Una ventaja electoral de 5% del candidato de la oposición sobre el oficial en un universo del 71% sobre la base del 100% era inalcanzable, y sólo se podí­a suscitar el milagro sí­ el mismí­simo Dios cambiaba las leyes de las causalidad, y anteponí­a el azar para que hiciera certeras cabriolas a la exactitud matemática y estadí­stica o en su caso exhumara de sus tumbas a Pitágoras, Euclides y Blaise Pascal, cuyas leyes universales han medido y desarrollado el mundo por más de 2400 años, y abjuraran humildemente de sus errores en honor a la nueva verdad como Galileo Galilei ante el altar sagrado de estos eruditos del tercer mundo hondureños, cuyas maniobras los hace acreedores desde ya, sin ningún margen de duda, del Premio Nobel de Matemáticas.

Dos dí­as pasaron y la noticia que se repetí­a en el Tribunal Supremo Electoral, es que se habí­a caí­do el sistema. En realidad este rumor no estaba alejado de la verdad, el sistema se cayó. El sistema se fue de bruces con esa victoria popular, pero sobre todo, el sistema de privatización de la economí­a en que se regalan empresas nacionales y se deja sin trabajo a miles de familias, el sistema de la educación superior que privilegia a los ricos, el de nuestra soberaní­a nacional que ha concesionado nuestros rí­os por más de 50 años y se pretende atomizar la soberaní­a territorial creando varios estados en un solo Estado con las ciudades modelos, el sistema de la salud, puesto que enfermarse es prácticamente una sentencia de muerte, y la aplicación de los Tratados de Libre Comercio, pues los mercados libres son un mito ante la cautividad de los grandes mercados y sembrar es una herejí­a; y un grave pecado capital, asegurar nuestra seguridad alimentaria porque esto limitarí­a las ganancias de los bancos de crédito internacionales que colocan sus préstamos para el cultivo de palma africana en nuestro paí­s que siembra un desierto verde de dólares altisonantes, y cosecha el hambre y la miseria de nuestro pueblo. Se cayó el sistema, ese que ha producido un 70% de pobreza extrema, y un 5% de millonarios que acumulan no sólo con plusvalí­as  o con la mano de obra sumamente barata, categorí­as marxistas ya no reprochables en el eufemismo de la post modernidad  legal,  sino también con la duda que hace difuminar fortunas medianas con riquezas especulativas creadas bajo el rumor de transacciones de lavados de activos y operaciones estatales de narcoactividad.

====

DETALLES DEL EJERCICIO → En el texto sobre las elecciones en Honduras, ¿qué noticia se repetía en el Tribunal Supremo Electoral dos días después? Los registros no guardan relación alguna con el texto.

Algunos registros
====

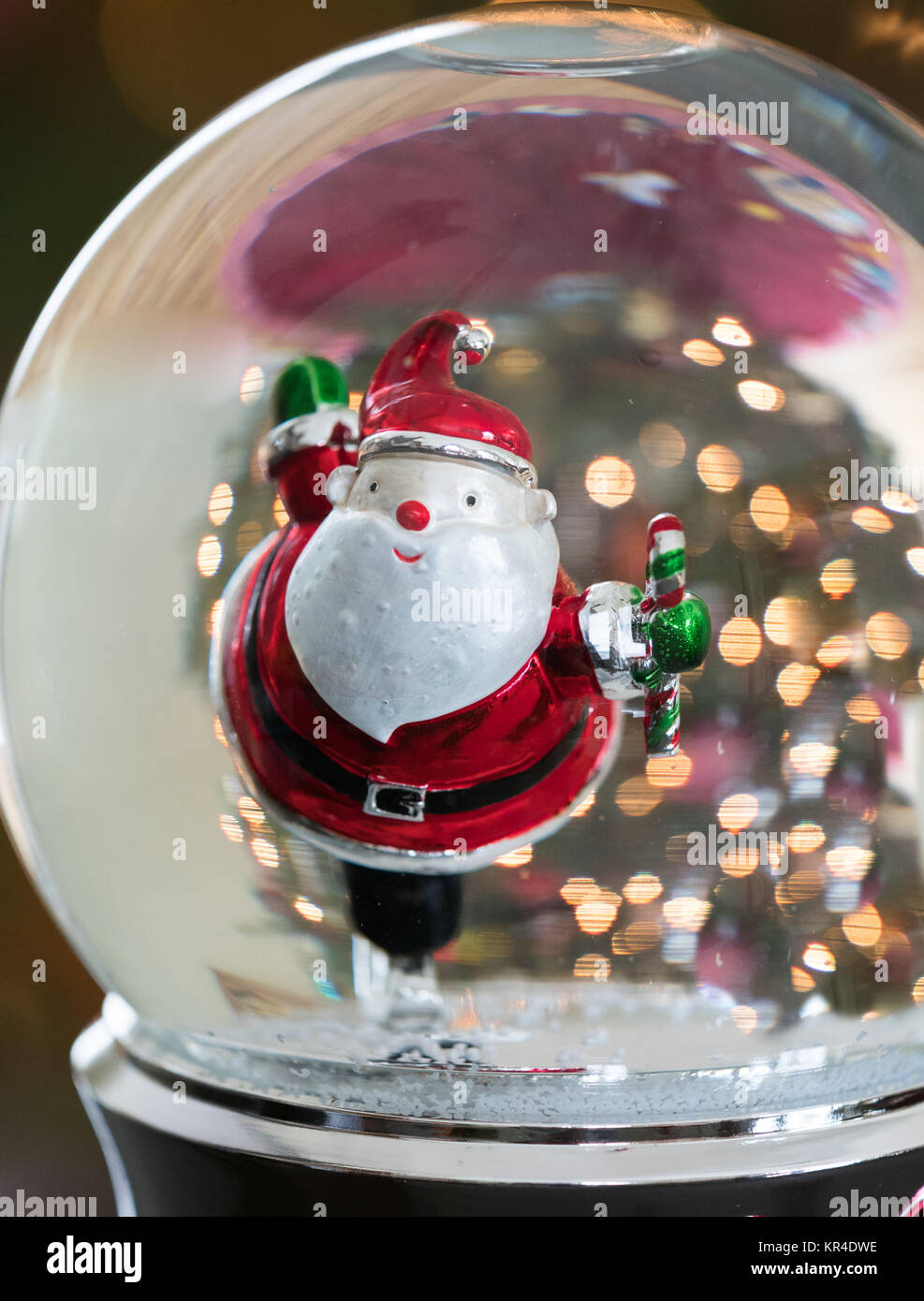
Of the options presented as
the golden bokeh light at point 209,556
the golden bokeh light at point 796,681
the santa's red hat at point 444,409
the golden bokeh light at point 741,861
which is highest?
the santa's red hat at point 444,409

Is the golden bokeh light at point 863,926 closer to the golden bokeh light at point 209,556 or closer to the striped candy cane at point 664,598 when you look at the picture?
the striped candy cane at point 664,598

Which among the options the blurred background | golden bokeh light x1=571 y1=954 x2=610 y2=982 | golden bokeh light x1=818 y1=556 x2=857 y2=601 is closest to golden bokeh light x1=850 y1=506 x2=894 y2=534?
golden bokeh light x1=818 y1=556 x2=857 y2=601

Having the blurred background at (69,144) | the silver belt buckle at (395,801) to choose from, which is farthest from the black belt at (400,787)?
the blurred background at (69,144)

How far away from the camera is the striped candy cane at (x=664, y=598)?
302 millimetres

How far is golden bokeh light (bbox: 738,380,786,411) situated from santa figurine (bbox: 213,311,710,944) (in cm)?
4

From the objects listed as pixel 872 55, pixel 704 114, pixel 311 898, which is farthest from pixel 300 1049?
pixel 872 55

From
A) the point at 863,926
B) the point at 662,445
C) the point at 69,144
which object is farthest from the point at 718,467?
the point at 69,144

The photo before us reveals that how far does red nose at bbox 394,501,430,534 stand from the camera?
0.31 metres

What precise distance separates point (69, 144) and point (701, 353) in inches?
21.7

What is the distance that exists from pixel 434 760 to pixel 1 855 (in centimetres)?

====

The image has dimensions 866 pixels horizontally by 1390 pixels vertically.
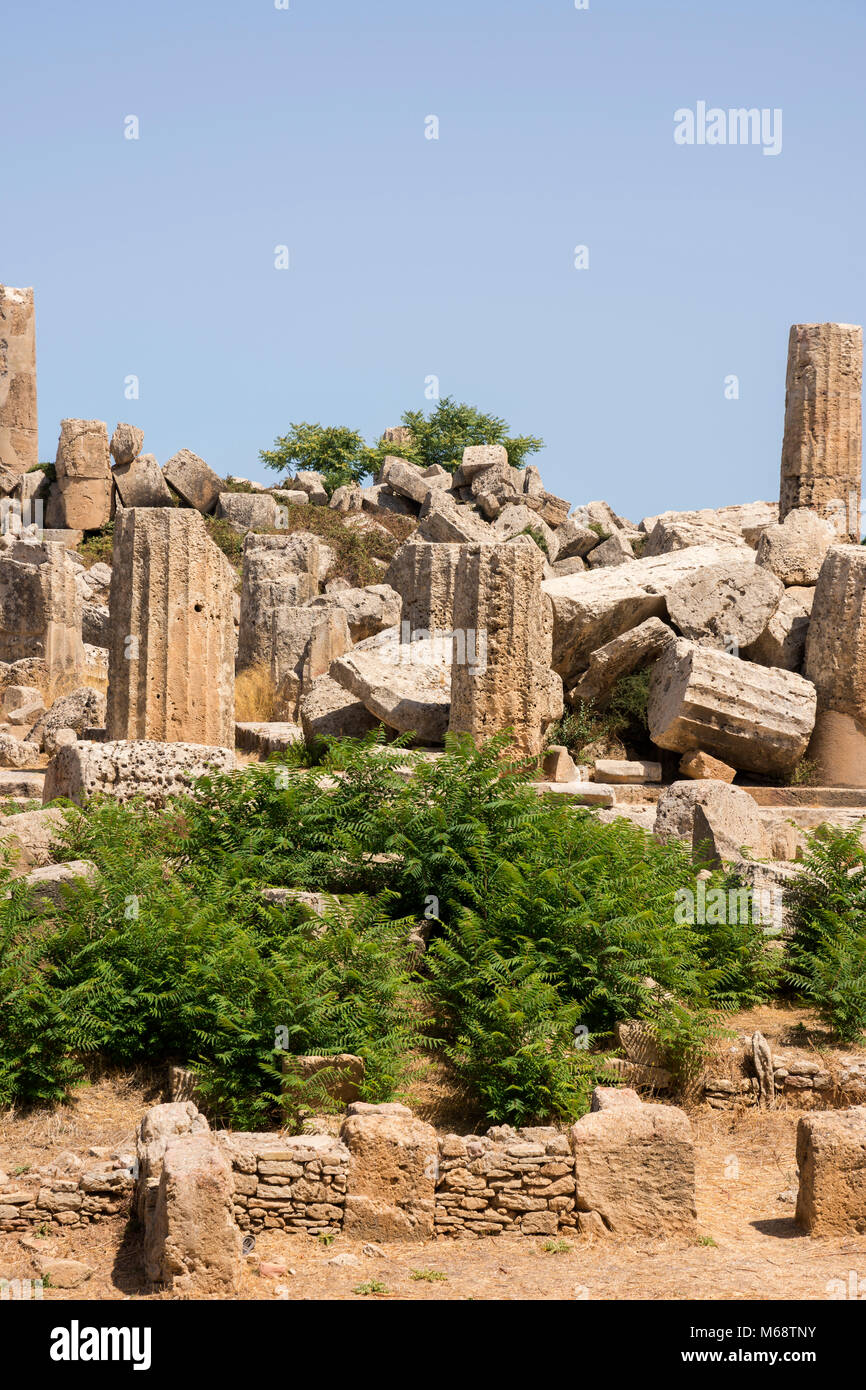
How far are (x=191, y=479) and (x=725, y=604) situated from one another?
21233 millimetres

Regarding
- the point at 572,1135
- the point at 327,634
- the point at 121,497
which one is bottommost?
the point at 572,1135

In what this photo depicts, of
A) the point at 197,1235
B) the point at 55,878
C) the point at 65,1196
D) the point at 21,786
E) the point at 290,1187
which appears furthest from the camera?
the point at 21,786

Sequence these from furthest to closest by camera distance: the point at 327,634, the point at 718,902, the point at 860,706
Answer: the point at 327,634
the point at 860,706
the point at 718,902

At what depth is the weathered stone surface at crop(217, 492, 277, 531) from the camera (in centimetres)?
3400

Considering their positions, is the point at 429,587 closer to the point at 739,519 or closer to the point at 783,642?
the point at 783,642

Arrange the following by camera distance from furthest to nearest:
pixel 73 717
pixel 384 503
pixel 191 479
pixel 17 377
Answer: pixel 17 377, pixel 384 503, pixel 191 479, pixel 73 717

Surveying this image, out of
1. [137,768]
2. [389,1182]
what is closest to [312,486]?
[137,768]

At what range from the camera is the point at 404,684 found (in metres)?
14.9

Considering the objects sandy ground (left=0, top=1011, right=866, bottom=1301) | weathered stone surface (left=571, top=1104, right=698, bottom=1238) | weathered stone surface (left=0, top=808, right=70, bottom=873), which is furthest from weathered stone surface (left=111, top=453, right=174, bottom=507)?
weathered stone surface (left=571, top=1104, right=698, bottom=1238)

====

SOLUCIÓN ESCRITA → Que se había caído el sistema.